Grant AM, Christie MR & Ashcroft SJ 1980, ‘Insulin release from human pancreatic islets in vitro’, Diabetologia, vol. 19, pp. 114-117.

Kleefstra N, Bilo HJ, Bakker SJ & Houweling ST 2004, ‘Chromium and insulin resistance’, Nederlands Tijdschrift Voor Geneeskunde, vol. 148, no. 5, pp. 217-220.

Marcinko K et al 2015, ‘High intensity interval training improves liver and adipose tissue insulin sensitivity’, Molecular Metabolism, vol. 4, no. 12, pp. 903-915.

Pintaudi B, Di Vieste G & Bonomo M 2016, ‘The effectiveness of myo-inositol and d-chiro-inositol treatment in type 2 diabetes’.

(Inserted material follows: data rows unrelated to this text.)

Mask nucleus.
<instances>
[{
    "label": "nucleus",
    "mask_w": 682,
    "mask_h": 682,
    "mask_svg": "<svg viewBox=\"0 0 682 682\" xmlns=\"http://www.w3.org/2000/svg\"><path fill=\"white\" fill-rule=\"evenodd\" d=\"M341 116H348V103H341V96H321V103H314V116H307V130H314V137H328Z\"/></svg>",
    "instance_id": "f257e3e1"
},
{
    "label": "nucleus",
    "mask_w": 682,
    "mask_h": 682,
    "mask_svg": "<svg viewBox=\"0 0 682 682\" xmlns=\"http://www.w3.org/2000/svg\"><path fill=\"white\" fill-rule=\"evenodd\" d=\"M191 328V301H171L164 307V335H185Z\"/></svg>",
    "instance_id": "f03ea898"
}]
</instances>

Qin B, Panickar KS & Anderson R 2010, ‘Cinnamon: Potential role in the prevention of insulin resistance, metabolic syndrome and type 2 diabetes’, J Diabetes Sci Technology, vol. 4, no. 3, pp. 685-693.

Stull AJ et al 2010, ‘Bioactives in blueberries improve insulin sensitivity in obese, insulin-resistant mem and women’, The Journal of Nutrition, vol. 140, no. 10, pp. 1764-1768.

Wilcox G 2005, ‘Insulin and insulin resistance’, Clinical Biochem Rev., vol. 26, no. 2, pp. 19-39.

Woods SC, Chavez M & Park CR, et al 1996, ‘The evaluation of insulin as a metabolic signal influencing behavior via the brain’, Neurosci Biobehav, vol. 20, pp. 139-144.